В своем диалоге Уайльд вовсе не занимается проблемами литературной критики, то есть сферы деятельности, где оцениваются качества и значение художественных произведений, хотя для пущей путаницы несколько колкостей по поводу литературной критики и отпускает.

 

Уайльд трактует проблему в классическом виде поставленную Шиллером: о наивном и сентиментальном художнике. Наивным Шиллер называет художника типа Гомера: “что вижу, то и пою”. Или как отвечал один из 5-летних корреспондентов “От двух до пяти” на вопрос: “Почему ты дерешься?”, “А что я могу поделать, если драка из меня так и лезет”. Из наивного писателя поэзия именно так и лезет. Напротив, его сентиментальный коллега постоянно погружает в рефлексию о своем творчестве: почему он пишет так, а не этак, зачем он вообще пишет. Примером наивного художника являлся Гоголь, пока его не свихнули с пути истинного его друзья-славянофилы, не вложили в него понятие долга, чем полностью парализовали его писательскую деятельность. Сентиментальных же художников, особенно в Новое время, пруд пруди: Флобер, Стендаль, Музиль. А Пруст так тот целый том отгрохал в объяснением своих литературных методов и принципов.

- [ЗАДАНИЯ]:
A. Замените «viewer» на «camera» в записях, начиная со строки с «At what distance from» и до конца записей включительно, и приведите эти строки целиком, больше ничего в них не меняя. Изображения в ответ не включайте.
B. Допишите фрагмент о наивных и сентиментальных художниках, продолжив его после последнего предложения.

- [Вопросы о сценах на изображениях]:
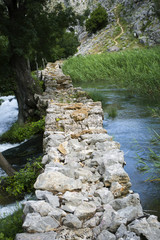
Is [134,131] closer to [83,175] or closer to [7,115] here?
[83,175]

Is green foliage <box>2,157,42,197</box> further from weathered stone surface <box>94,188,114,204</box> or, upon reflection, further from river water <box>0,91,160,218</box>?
weathered stone surface <box>94,188,114,204</box>

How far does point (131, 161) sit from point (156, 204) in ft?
4.88

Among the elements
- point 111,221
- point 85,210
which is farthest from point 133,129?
point 111,221

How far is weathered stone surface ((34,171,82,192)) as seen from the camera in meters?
2.92

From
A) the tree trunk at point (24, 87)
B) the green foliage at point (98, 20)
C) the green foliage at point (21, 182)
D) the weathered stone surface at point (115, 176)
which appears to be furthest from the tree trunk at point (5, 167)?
the green foliage at point (98, 20)

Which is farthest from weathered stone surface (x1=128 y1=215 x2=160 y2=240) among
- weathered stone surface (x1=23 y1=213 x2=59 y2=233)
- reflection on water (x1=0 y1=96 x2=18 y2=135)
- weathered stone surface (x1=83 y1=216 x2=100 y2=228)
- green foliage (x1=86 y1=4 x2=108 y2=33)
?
green foliage (x1=86 y1=4 x2=108 y2=33)

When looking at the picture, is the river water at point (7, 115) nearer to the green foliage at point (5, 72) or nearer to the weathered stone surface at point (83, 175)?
the green foliage at point (5, 72)

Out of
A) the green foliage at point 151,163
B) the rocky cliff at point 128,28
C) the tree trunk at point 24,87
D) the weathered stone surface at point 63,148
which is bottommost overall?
the green foliage at point 151,163

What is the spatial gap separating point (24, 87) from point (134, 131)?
5376mm

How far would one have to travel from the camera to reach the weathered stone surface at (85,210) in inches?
97.8

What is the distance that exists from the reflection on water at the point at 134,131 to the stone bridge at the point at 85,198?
1.72ft

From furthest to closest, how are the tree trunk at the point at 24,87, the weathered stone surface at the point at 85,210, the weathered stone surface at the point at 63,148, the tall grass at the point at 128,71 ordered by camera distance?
the tree trunk at the point at 24,87 → the tall grass at the point at 128,71 → the weathered stone surface at the point at 63,148 → the weathered stone surface at the point at 85,210

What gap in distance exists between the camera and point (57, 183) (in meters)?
2.95

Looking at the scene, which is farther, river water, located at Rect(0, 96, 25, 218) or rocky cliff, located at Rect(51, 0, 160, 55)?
rocky cliff, located at Rect(51, 0, 160, 55)
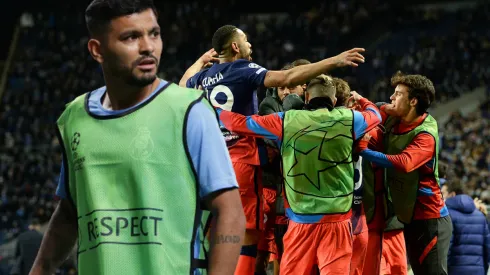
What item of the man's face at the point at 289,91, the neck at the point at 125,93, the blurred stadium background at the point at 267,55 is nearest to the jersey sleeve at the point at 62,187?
the neck at the point at 125,93

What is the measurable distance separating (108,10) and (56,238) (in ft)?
2.77

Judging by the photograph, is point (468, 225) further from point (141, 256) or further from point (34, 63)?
point (34, 63)

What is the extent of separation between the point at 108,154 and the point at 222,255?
0.49 m

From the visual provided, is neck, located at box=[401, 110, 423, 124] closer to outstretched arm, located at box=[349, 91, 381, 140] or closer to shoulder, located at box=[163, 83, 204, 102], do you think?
outstretched arm, located at box=[349, 91, 381, 140]

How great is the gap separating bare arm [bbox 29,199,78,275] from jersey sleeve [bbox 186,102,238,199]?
58 cm

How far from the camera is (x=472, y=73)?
2609 cm

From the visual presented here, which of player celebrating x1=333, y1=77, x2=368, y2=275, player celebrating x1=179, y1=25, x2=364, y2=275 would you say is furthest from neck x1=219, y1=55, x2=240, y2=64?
player celebrating x1=333, y1=77, x2=368, y2=275

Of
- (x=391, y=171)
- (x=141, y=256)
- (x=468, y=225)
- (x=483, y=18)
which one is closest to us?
(x=141, y=256)

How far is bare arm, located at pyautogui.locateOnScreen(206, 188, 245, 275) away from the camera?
2.79 metres

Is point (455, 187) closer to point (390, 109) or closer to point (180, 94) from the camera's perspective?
point (390, 109)

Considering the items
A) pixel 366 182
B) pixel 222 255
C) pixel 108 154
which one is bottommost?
pixel 366 182

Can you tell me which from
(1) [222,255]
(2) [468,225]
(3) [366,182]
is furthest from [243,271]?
(1) [222,255]

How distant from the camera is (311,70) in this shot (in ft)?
17.7

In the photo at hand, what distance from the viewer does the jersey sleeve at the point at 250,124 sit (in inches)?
244
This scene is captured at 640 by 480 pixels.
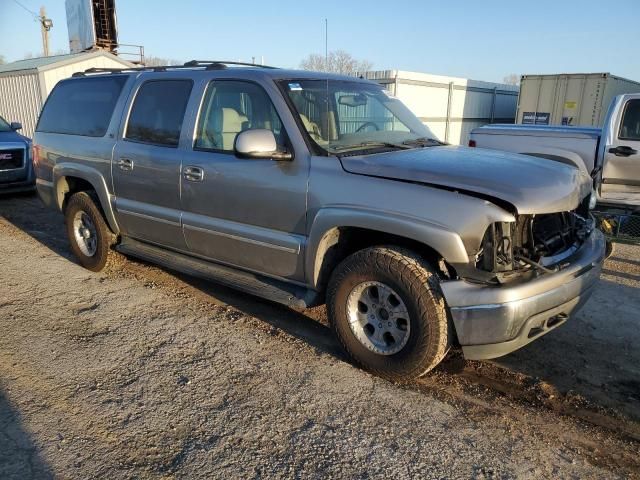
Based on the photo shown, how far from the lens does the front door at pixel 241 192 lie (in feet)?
12.0

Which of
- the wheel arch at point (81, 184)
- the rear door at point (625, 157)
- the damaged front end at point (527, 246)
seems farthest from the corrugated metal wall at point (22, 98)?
the damaged front end at point (527, 246)

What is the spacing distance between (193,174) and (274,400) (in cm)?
191

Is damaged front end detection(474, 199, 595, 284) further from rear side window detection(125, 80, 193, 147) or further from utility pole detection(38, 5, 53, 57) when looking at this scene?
utility pole detection(38, 5, 53, 57)

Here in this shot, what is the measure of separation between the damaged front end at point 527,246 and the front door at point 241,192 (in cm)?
126

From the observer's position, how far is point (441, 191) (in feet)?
9.92

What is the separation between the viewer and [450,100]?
1884cm

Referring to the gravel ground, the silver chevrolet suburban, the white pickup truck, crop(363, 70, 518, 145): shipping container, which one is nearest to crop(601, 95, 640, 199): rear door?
the white pickup truck

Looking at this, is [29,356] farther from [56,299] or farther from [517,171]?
[517,171]

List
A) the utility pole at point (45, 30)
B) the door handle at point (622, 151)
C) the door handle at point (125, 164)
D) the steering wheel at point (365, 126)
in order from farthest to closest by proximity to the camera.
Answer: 1. the utility pole at point (45, 30)
2. the door handle at point (622, 151)
3. the door handle at point (125, 164)
4. the steering wheel at point (365, 126)

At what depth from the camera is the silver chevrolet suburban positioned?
2986mm

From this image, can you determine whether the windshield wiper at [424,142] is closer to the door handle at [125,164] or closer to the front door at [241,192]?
the front door at [241,192]

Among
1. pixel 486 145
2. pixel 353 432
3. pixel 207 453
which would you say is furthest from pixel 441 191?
pixel 486 145

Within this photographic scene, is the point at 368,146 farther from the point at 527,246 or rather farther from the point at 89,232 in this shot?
the point at 89,232

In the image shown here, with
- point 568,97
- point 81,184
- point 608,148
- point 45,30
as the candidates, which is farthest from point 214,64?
point 45,30
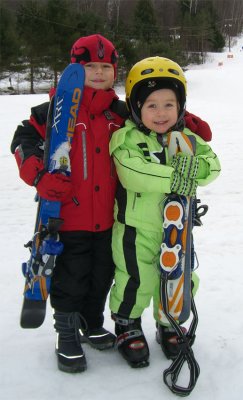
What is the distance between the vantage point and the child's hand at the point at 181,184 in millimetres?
2217

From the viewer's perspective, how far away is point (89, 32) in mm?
34500

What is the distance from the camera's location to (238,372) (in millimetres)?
2424

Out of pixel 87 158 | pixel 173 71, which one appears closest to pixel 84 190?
pixel 87 158

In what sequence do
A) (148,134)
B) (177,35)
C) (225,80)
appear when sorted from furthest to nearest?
1. (177,35)
2. (225,80)
3. (148,134)

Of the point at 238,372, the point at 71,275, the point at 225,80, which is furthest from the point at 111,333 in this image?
the point at 225,80

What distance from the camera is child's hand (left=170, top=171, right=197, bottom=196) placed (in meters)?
2.22

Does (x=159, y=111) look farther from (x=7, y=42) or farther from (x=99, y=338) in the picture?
(x=7, y=42)

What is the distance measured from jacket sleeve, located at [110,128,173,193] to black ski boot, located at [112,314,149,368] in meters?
0.82

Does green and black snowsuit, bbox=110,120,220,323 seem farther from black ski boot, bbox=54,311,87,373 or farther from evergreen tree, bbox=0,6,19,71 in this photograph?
evergreen tree, bbox=0,6,19,71

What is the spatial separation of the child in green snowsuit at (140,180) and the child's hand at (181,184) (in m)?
0.02

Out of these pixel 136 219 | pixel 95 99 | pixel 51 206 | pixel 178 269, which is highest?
pixel 95 99

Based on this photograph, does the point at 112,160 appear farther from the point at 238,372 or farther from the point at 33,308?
the point at 238,372

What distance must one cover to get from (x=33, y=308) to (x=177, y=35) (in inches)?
2085

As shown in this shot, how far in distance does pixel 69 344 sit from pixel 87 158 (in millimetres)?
1079
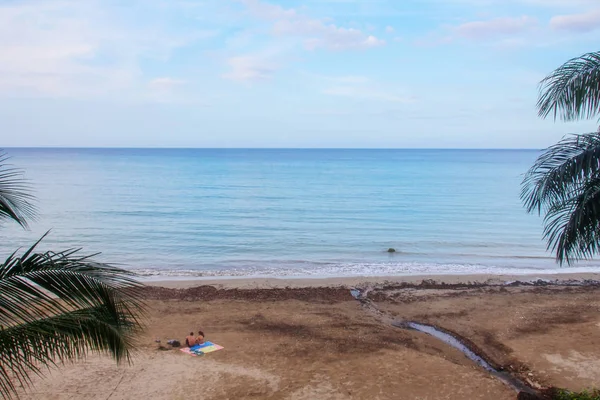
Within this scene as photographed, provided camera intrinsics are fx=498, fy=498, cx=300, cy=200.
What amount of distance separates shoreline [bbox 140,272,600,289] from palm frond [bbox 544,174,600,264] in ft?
37.2

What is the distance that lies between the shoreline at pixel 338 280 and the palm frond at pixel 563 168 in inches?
444

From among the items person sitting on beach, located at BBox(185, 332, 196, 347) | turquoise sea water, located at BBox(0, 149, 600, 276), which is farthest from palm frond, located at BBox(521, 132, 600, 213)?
turquoise sea water, located at BBox(0, 149, 600, 276)

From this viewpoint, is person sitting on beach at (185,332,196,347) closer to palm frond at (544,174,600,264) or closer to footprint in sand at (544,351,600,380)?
footprint in sand at (544,351,600,380)

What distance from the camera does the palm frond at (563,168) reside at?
569cm

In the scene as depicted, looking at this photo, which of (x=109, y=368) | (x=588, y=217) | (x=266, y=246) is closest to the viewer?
(x=588, y=217)

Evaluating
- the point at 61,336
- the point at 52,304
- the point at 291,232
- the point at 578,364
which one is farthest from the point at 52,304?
the point at 291,232

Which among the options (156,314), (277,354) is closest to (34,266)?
(277,354)

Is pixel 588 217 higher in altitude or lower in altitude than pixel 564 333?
higher

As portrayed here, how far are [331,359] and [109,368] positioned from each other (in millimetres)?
4338

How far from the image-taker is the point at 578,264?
21.8m

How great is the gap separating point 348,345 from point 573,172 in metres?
6.60

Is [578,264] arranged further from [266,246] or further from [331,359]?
[331,359]

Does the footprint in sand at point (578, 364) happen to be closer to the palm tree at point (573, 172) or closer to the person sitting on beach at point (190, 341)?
the palm tree at point (573, 172)

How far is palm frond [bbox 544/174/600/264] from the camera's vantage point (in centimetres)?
555
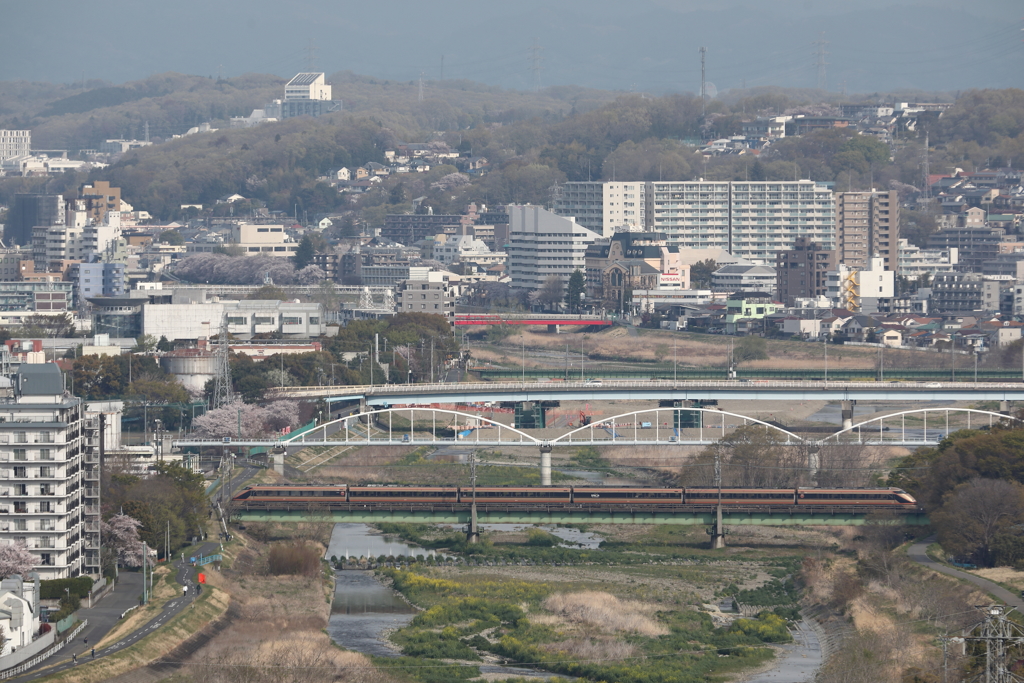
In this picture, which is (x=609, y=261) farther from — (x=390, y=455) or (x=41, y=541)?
(x=41, y=541)

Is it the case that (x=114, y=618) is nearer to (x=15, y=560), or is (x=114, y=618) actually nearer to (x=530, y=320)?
(x=15, y=560)

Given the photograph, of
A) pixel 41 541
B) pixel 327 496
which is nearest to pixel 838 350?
pixel 327 496

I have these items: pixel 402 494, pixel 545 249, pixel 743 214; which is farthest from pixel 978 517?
pixel 743 214

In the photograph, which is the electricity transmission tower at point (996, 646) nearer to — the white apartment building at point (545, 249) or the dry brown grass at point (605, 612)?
the dry brown grass at point (605, 612)

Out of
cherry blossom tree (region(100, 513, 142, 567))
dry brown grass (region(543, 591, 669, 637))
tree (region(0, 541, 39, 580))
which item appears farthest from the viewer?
cherry blossom tree (region(100, 513, 142, 567))

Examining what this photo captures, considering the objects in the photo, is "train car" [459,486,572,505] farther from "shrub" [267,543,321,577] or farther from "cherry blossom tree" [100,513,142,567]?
"cherry blossom tree" [100,513,142,567]

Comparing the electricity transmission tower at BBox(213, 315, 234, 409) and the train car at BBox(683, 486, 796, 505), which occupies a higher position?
the electricity transmission tower at BBox(213, 315, 234, 409)

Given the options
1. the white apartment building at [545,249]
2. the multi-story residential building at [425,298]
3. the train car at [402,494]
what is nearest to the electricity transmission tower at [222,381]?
the train car at [402,494]

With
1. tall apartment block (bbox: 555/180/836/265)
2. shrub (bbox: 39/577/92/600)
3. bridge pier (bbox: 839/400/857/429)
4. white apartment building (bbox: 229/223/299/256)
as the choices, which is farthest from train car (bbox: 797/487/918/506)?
white apartment building (bbox: 229/223/299/256)
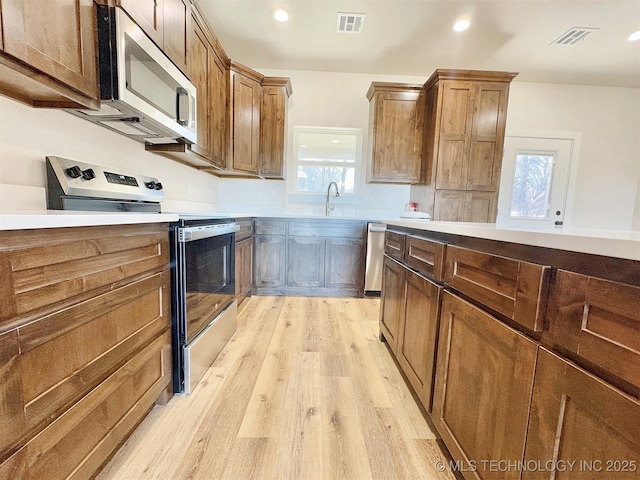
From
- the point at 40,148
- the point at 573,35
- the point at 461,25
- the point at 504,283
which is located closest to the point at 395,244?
the point at 504,283

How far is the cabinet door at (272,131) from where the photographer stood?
3.21 meters

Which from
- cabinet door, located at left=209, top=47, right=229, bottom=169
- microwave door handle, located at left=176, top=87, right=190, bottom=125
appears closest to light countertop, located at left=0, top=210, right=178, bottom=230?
microwave door handle, located at left=176, top=87, right=190, bottom=125

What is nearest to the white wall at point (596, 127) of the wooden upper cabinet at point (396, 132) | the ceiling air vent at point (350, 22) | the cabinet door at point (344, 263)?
the wooden upper cabinet at point (396, 132)

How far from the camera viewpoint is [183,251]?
1346 mm

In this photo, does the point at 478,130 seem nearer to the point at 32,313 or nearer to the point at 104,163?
the point at 104,163

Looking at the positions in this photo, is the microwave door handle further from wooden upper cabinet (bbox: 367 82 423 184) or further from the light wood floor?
wooden upper cabinet (bbox: 367 82 423 184)

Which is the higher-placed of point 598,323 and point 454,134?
point 454,134

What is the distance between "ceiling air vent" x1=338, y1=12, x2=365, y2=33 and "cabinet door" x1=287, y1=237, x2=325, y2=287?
212 centimetres

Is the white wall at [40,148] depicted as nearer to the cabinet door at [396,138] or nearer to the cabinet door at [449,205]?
the cabinet door at [396,138]

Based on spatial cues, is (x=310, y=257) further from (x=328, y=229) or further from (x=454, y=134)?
(x=454, y=134)

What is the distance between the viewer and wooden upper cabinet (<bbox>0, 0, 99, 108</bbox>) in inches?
34.6

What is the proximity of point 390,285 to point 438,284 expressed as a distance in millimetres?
727

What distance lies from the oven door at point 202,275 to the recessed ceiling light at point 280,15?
81.0 inches

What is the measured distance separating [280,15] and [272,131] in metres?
1.09
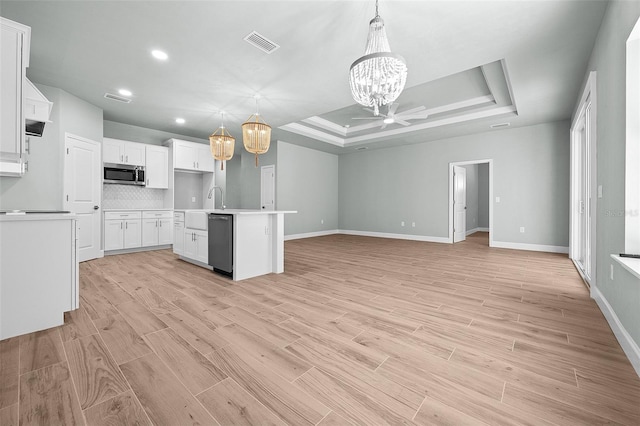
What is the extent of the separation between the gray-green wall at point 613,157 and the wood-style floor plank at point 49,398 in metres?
3.17

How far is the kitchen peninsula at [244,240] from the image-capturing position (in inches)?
138

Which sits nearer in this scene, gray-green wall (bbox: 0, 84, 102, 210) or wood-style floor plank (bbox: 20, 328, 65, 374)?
wood-style floor plank (bbox: 20, 328, 65, 374)

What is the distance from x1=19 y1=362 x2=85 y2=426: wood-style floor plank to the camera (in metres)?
1.22

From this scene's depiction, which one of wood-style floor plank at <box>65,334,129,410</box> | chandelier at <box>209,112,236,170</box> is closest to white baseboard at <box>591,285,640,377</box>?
wood-style floor plank at <box>65,334,129,410</box>

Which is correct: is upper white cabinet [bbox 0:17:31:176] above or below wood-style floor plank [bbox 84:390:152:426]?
above

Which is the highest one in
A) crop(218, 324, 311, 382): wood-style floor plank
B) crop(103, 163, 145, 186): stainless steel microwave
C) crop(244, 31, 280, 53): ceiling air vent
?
crop(244, 31, 280, 53): ceiling air vent

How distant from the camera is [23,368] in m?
1.60

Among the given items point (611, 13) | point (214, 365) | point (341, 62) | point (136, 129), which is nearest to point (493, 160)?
point (611, 13)

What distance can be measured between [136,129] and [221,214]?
420 cm

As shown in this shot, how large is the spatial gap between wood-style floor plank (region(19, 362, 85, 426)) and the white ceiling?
A: 116 inches

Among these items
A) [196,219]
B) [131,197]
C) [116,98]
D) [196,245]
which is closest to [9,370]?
[196,245]

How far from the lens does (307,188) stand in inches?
328

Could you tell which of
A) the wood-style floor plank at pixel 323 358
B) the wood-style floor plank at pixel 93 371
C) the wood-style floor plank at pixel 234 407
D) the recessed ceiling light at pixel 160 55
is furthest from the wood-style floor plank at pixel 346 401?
the recessed ceiling light at pixel 160 55

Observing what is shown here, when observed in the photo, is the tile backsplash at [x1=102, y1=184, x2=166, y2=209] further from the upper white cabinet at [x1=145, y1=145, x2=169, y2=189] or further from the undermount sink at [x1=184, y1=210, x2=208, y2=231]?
the undermount sink at [x1=184, y1=210, x2=208, y2=231]
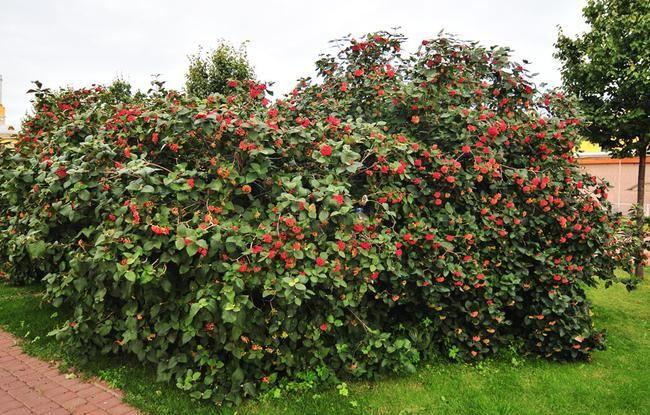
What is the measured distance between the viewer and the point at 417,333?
3.44m

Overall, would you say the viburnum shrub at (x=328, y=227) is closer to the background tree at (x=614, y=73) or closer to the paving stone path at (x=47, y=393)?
the paving stone path at (x=47, y=393)

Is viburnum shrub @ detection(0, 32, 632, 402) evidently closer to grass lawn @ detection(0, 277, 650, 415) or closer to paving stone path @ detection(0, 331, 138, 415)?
grass lawn @ detection(0, 277, 650, 415)

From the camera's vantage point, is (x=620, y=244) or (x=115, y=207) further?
(x=620, y=244)

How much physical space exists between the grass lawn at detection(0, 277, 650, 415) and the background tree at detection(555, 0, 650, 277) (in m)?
2.81

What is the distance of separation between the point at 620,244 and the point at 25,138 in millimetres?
5765

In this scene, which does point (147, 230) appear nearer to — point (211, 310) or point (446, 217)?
point (211, 310)

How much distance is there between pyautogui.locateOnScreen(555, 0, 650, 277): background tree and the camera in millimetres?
5355

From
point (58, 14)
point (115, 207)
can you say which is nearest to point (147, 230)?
point (115, 207)

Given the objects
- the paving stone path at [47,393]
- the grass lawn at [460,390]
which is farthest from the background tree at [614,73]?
the paving stone path at [47,393]

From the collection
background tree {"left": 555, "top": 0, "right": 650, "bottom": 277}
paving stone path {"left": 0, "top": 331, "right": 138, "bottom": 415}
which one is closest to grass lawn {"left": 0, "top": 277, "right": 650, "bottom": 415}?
paving stone path {"left": 0, "top": 331, "right": 138, "bottom": 415}

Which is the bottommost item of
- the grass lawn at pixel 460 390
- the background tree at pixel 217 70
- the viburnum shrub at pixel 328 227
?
the grass lawn at pixel 460 390

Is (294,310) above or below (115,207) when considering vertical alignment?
below

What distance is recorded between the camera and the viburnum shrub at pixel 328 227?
8.66ft

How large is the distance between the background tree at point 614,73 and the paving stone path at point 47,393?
223 inches
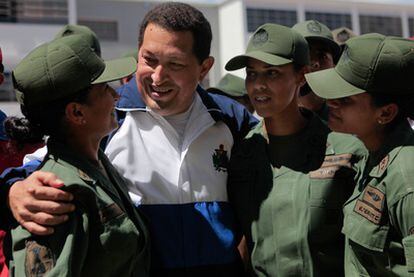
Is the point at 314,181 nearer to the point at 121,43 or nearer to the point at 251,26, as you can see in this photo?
the point at 121,43

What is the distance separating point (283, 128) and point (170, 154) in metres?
0.59

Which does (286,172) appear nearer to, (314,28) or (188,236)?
(188,236)

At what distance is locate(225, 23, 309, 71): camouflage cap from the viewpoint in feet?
8.68

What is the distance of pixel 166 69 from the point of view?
2.44 metres

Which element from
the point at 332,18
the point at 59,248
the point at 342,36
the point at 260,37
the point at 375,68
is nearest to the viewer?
the point at 59,248

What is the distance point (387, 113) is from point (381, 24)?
25635 mm

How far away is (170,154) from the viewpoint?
255cm

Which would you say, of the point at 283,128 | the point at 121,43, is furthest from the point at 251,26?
the point at 283,128

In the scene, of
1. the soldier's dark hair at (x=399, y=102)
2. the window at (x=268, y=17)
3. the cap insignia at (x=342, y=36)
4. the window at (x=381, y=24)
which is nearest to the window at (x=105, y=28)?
the window at (x=268, y=17)

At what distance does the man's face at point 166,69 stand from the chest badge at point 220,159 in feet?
0.94

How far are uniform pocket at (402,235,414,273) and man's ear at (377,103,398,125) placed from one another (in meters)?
0.55

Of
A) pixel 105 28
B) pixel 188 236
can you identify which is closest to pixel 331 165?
pixel 188 236

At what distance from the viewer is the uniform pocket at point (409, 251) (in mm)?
1994

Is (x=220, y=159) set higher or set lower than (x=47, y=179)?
lower
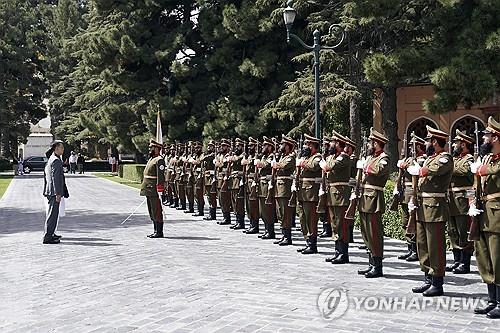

- [ОТВЕТЫ К ЗАДАНИЯМ]:
A.
At what distance from the camera is the uniform pocket at point (409, 251) (in mm)?
1994

Is (x=220, y=159) set higher or set lower than (x=47, y=179)?
lower

B.
 

Уайльд в этом споре занял бескомпромиссную позицию, как он всегда делал в вопросах искусства — нюансов он знать не хотел: наивных писателей не бывает вообще, всякий писатель — сентиментальный, или по его терминологии, с которой не совладал обремененный филологическим образованием и долгим редакторством в солидном журнале, переводчик, является критиком. Причем, Уайльд считает, что это касается не только современного писателя, но и художника (вот еще одна терминологическая загогулина, которую переводчик так и не сумел преодолеть, хотя вроде бы усек, в чем дело: у нас любой творческий человек “художник”: художник слова, художник вокала, художник в своих ролях, у них для этого употребляется слово artist) любой эпохи, вплоть до первобытных времен:

 

All fine imaginative work is self-conscious and deliberate. No poet sings because he must sing. At least, no great poet does. Творческая работа воображения всегда осознанна (“осознанна самим художником — selfconscious“) и обдуманна. Нет таких поэтов, у которых песня просто лилась бы из души (“нет таких поэтов, которые поют, потому что они поют” — в скобках мы корректируем текст перевода). Во всяком случае, великих поэтов.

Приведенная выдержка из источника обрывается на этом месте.